**Reading passage**

# # #

Gigantic Resistance Emerging Against Trumpism begins to make America GREAT again

 

Millions march to stop Trump;
women lead in self-mobilization

 

See also “Views from London Women’s March: Internationalism Trumps Trump”

 

On January 21, less than one day after Donald Trump–self-proclaimed sexual assailant and virulent authoritarian, xenophobe, and racist—was inaugurated as U.S. president, an unprecedented and unexpectedly huge outpouring of humanity, for humanity, rose up in demonstrations against him. Throughout the country and around the world, between three-and-a-half and five million people served notice to him and his government that we will not sit idly by as he tries to take away our rights, freedoms, and well-being.

Although the Women’s March on Washington refrained from officially declaring that it was a march against Trump and Trumpism—and although Trump’s press secretary, Sean Spicer, had the audacity to claim that it was not—no one was fooled, least of all Trump himself. The Washington Post reported that he “grew increasingly and visibly enraged” as he watched “massive demonstrations around the globe protesting his day-old presidency.” He lamely tried to divert attention from this gigantic rejection of his rule by forcing Spicer to publicize the lie that the crowd Trump drew the day before was “the largest audience to ever witness an inauguration.”

The demonstrations opposed not just one facet of Trumpism; they opposed it in its totality. They were also a stinging repudiation of self-styled leftists who have been pro-Trump, soft-on-Trump, and “understanding of” Trumpism. Such people are moving in one direction; the masses of people on the cutting edge of this moment’s singularly important freedom struggle have now moved in the opposite direction. In last weekend’s protests, the emerging mass movement signaled clearly that we will not be talked down to. We signaled clearly that we do not intend to move “to the back of the bus,” allowing our lives, freedoms, and dignity to be ignored in the interests of collaboration with (so-called populist) white nationalism.

# # #

**Data shown**
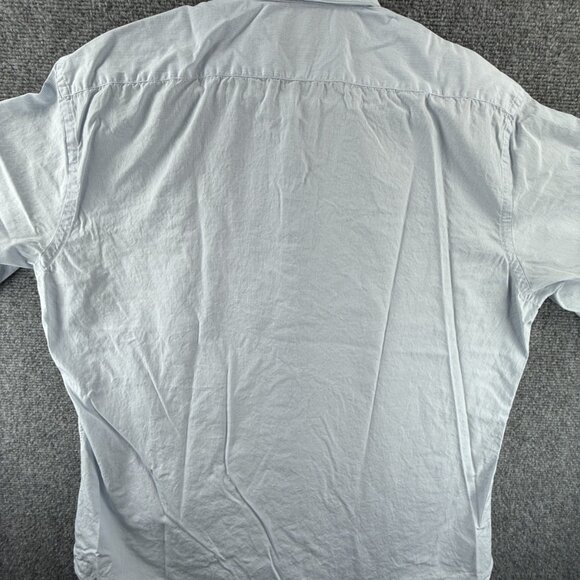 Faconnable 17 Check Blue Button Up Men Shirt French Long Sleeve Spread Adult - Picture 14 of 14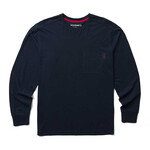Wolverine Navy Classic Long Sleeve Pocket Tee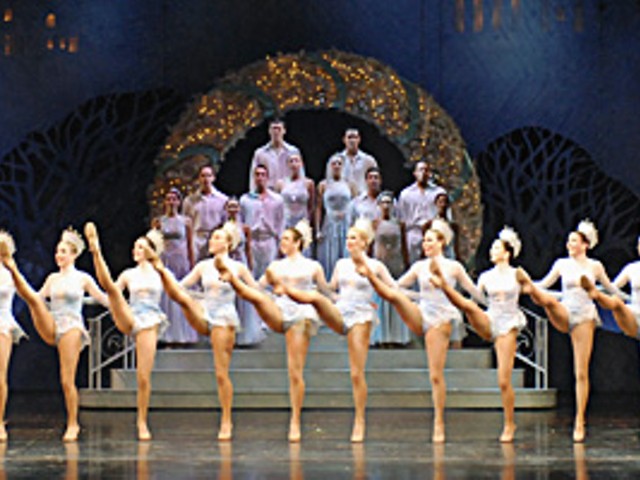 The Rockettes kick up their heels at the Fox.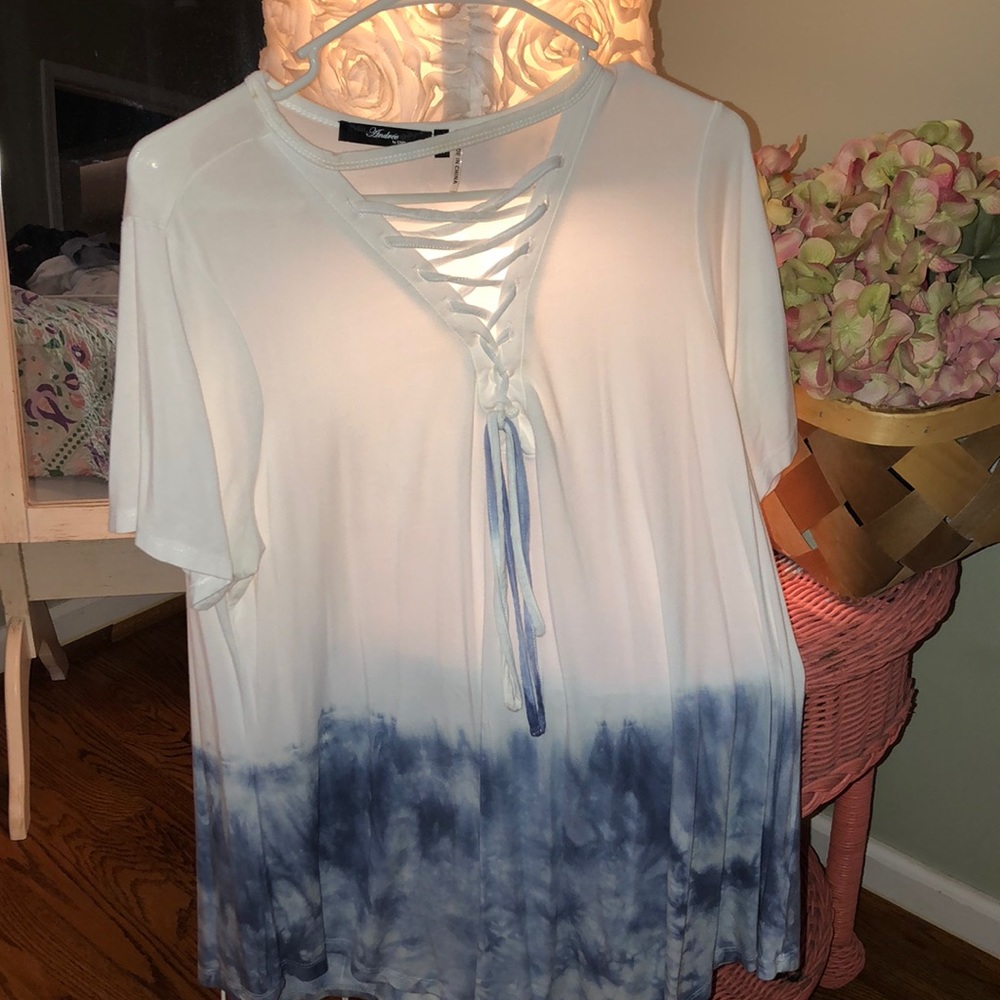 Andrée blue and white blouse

# # #

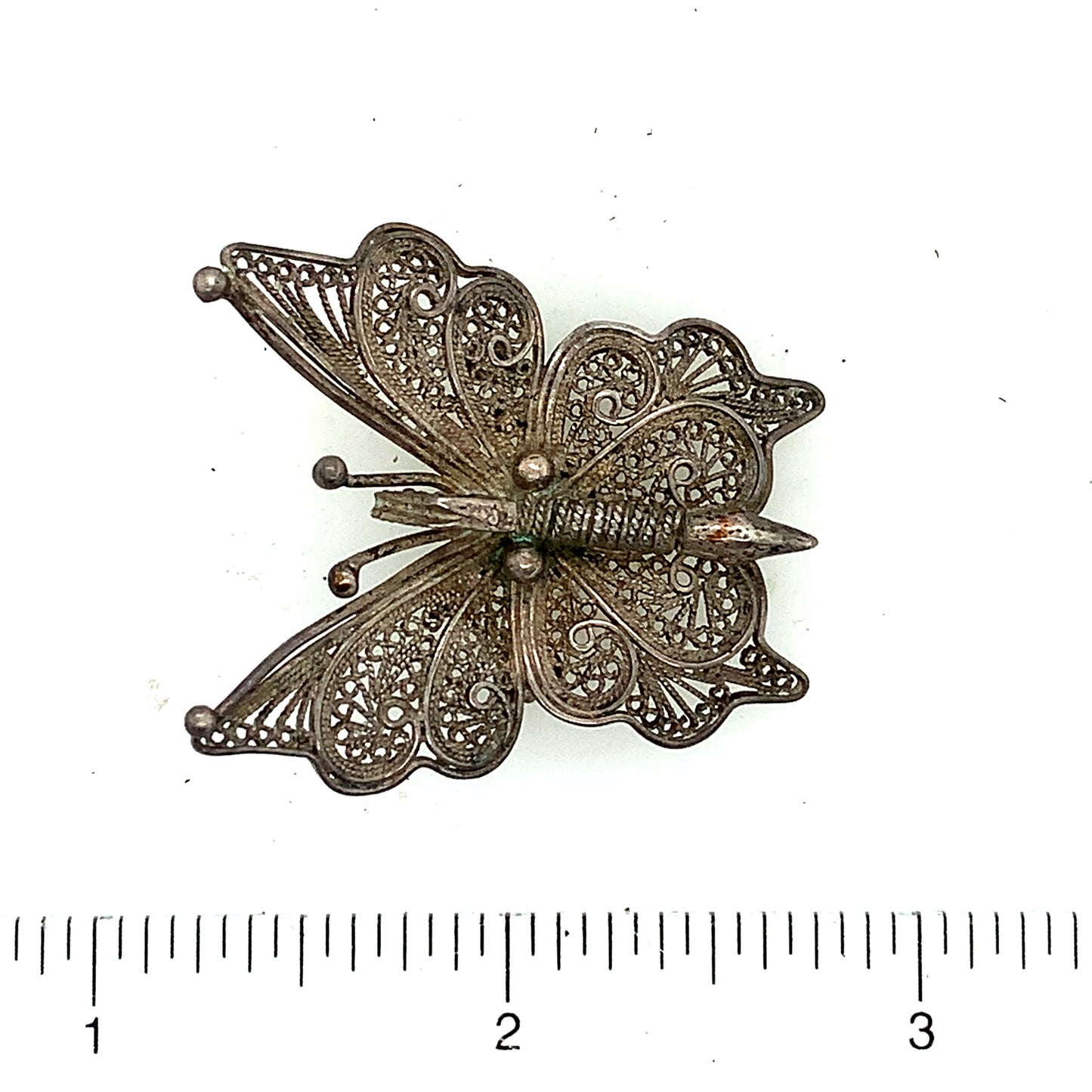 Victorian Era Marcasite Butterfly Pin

# # #

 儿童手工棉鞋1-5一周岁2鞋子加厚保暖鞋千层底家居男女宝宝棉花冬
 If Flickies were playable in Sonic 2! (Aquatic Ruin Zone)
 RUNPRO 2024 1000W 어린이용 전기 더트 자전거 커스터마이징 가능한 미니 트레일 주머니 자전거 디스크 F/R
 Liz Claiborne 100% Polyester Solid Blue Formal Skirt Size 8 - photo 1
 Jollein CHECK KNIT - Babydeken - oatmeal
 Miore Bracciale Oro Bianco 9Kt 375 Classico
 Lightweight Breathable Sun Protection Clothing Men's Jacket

# # #

**Problem set**
(a) In the article on the marches against Trump, what labels does it apply to Donald Trump when it reports his inauguration? List each one.
(b) Summarize the article on the marches against Trump in two sentences.
(c) According to the article on the marches against Trump, how many people took part in the demonstrations?

**Results for each task**
(a)
- Self-proclaimed sexual assailant
- Virulent authoritarian
- Xenophobe
- Racist

(b) On January 21, less than a day after Donald Trump's inauguration, between three-and-a-half and five million people around the world demonstrated against him, and he grew visibly enraged and had Sean Spicer falsely claim his inauguration crowd was the largest ever. The demonstrations opposed Trumpism in its totality and repudiated self-styled leftists who had been soft on Trump, signaling that the emerging movement will not be talked down to.

(c) Between three-and-a-half and five million people.